そこで他の書物をみると、`Robbins Basic Pathology' 9th Ed. には `Pneumonia' という独立した項目はない。 `Pulmonary Infections' という節の冒頭に `Pulmonary infections in the form of pneumonia are...' とだけあり、肺炎の定義は記載されていないようである。 これに対し医学書院『医学大辞典』第 2 版では「肺炎」は「肺胞および肺間質に生ずる炎症。原因は種々の微生物, 化学物質や物理的, 免疫学的要因とさまざまである。」と している。先日の記事で私が用いた定義は、これと一致する。 また、朝倉書店『内科学』第 10 版では「肺炎とは, 種々の原因による肺実質内の炎症の総称であるが, 一般には, 病原性微生物による感染性炎症を肺炎とよぶことが多い.」とある。
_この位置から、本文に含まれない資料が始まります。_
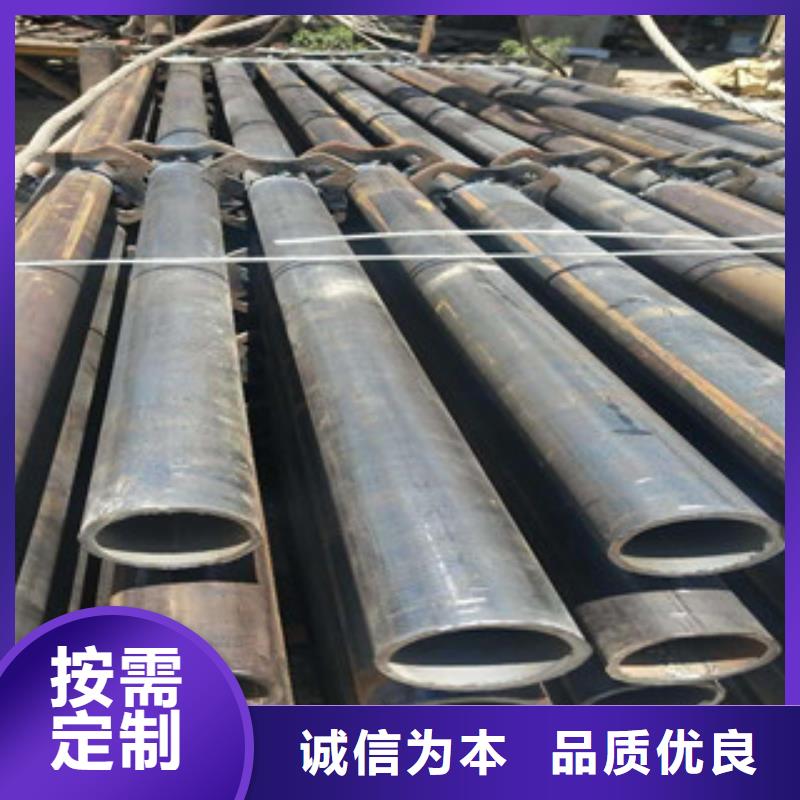 【架子管】H型钢厂家直营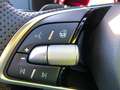 Skoda Karoq Sportline 4x4 TSI DSG AHZV Navi Grau - thumbnail 11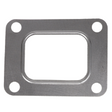 AGCO Gasket V836886359 Parts - True Ag & Turf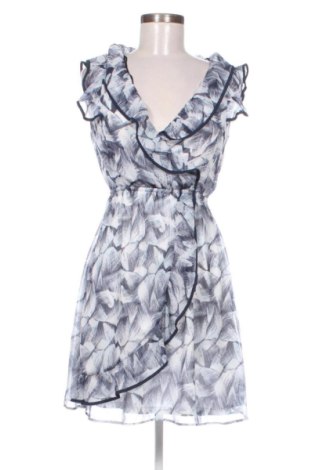 Rochie H&M, Mărime XS, Culoare Multicolor, Preț 129,00 Lei, #137752725
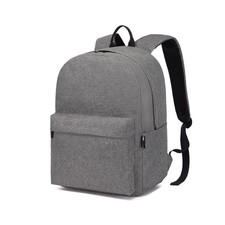 Sac à Dos Scolaire Lycée Ado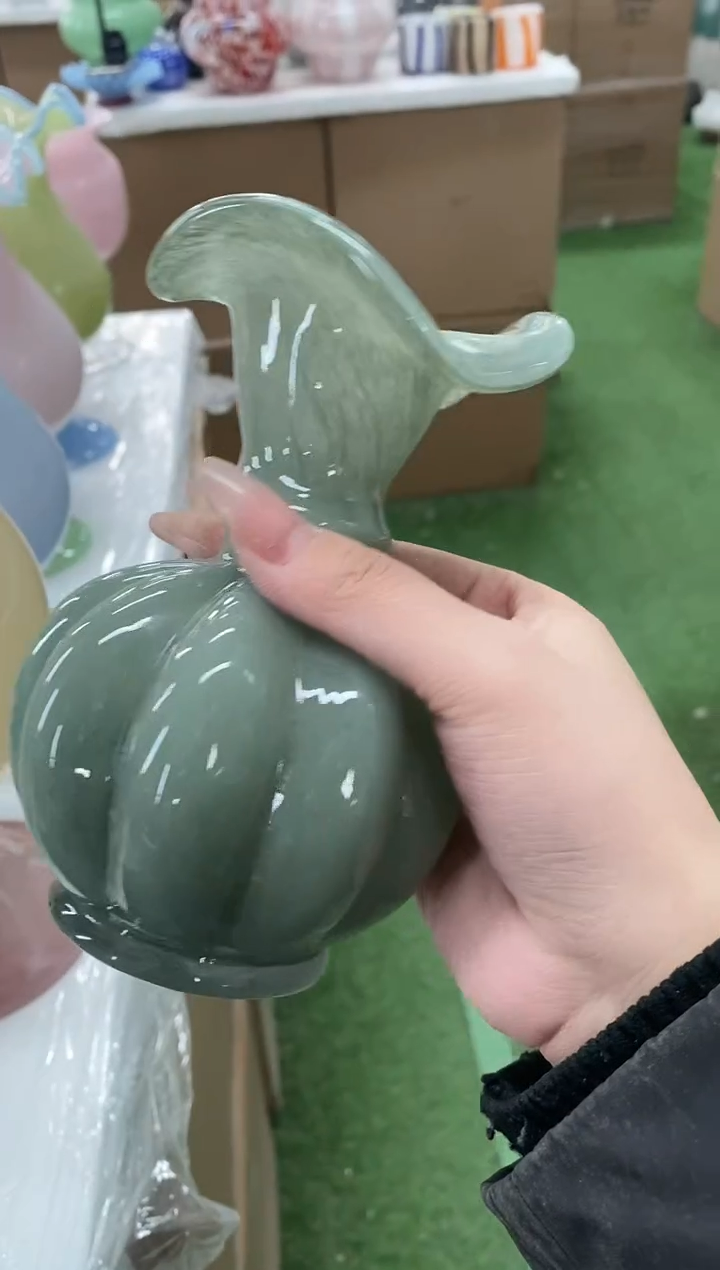 【闪购商品】玻璃016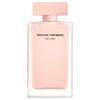 Narciso Rodriguez For Her EDP 150мл Аромат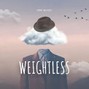 UPH Music - Weightless | Atmospheric Hip Hop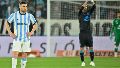 Racing vs Belgrano
Foto: FOTOBAIRES
Fecha 12 Torneo Clausura Liga Profesional.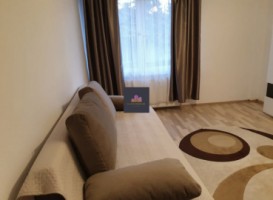 apartament-2-camere-tudor-zona-fortuna-2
結局、朝倉の記述が実態を最も適切に表現しているのであろう。 すなわち『医学大辞典』の定義が本来であるが、臨床上は「ハリソン」の意味で使う人が多いものと思われる。
しかし臨床病理学者 (の卵母細胞) の立場から申し上げれば、「ハリソン」の定義は、臨床上は非常に使いにくい。 なぜならば、この定義に従う場合、「肺炎」と診断するためには「感染性である」と考えるだけの根拠を示す必要があるからである。 たとえば、発熱を主訴として咳嗽を有する患者に胸部 X 線画像や CT で肺の浸潤影がみられ、血液検査で好中球増多症や CRP 高値などが認められても、 これは炎症を示唆する所見であって、感染を示唆するわけではないから、肺炎とはいえない。 膠原病による非感染性炎症かもしれないし、肺癌に随伴する炎症をみているのかもしれない。 喀痰中から細菌が検出されて、はじめて「肺炎」といえるのである。 これに対し『医学大辞典』の定義に従うならば、放射線画像や血液検査だけで、「何の疾患かはわからないが、とにかく肺炎である」ぐらいのことは言える。 私は、今後とも、こちらの意味でのみ「肺炎」という言葉を使う所存である。